Il est recommandé de réaliser une biopsie large et profonde permettant d’identifier les différents critères de diagnostic histologique afin d’éviter le risque de confusion avec une lésion maligne ; les plages de métaplasie malpighienne peuvent paraitre en continuité avec les crêtes épithéliales ce qui prête à confusion avec un carcinome épidermoïde ou un carcinome muco-épidermoïde à cause des cellules caliciformes métaplasiques (2,5).

 

Le traitement consiste à motiver le patient à l’hygiène bucco-dentaire afin d’éviter une éventuelle surinfection, la prescription d’antalgique et d’antiseptique, la détersion et l’élimination des débris nécrotiques et un suivi régulier jusqu’à cicatrisation complète qui peut prendre entre trois semaines et trois mois (2,4).

 

 BIBLIOGRAPHIE

  1. Abrams AM, Melrose RJ, Howell FV. Necrotizing sialometaplasia. A disease simulating malignancy, Cancer 1973, 32:130-5.
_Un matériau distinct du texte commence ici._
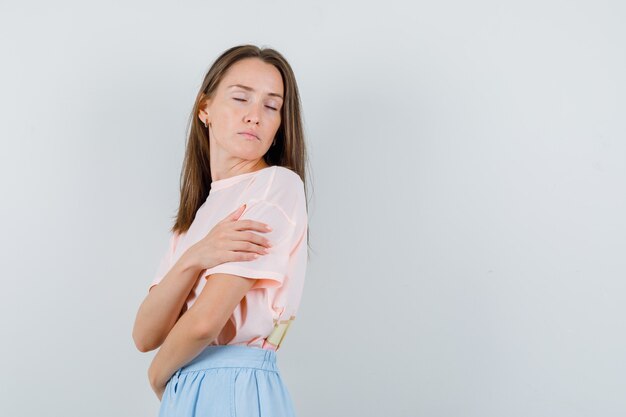 Junge Frau, die Hand auf dem anderen Arm in T-Shirt, Rock und friedlich aussehend hält. Vorderansicht.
  2. Guenane Y, Djilani A, Saari B. Sialométaplasie nécrosante: à propos d’un cas, Med Buccale Chir Buccale 2014, 20:263-267.

  3. Aubies-Trouilh S, Fricain J-C. La sialométaplasie nécrosante: revue systématique de la littérature, Med Buccale Chir Buccale 2012, 18:347-59.

  4. Ledesma-Montes C, Garzés-Ortiz M,Salcido-García JF, Hernández-Flores F. C Review of the literature on necrotizing sialometaplasia and case presentation, Quintessence Int2015, 46(1):67-72.

  5. Stühmer, H Essig, H Feist, KH Bormann, NC Gellrich, M Rucker. La sialométaplasie nécrosante: diagnostic d’une affection rare, Rev Mens Suisse Odontostomatol 2008, 118:637-640.

  6. Anneroth G, Hansen LS. Necrotizing sialometaplasia. The relationship of its pathogenesis to its clinical characteristics, Int J Oral Surg 1982, 11:283-91.

  7. Brannon RB, Fowler CB, Hartman KS. Necrotizing sialometaplasia. A clinicopathologic study of sixty-nine cases and review of the literature, Oral Surg Oral Med Oral Pathol 1991, 72:317-25.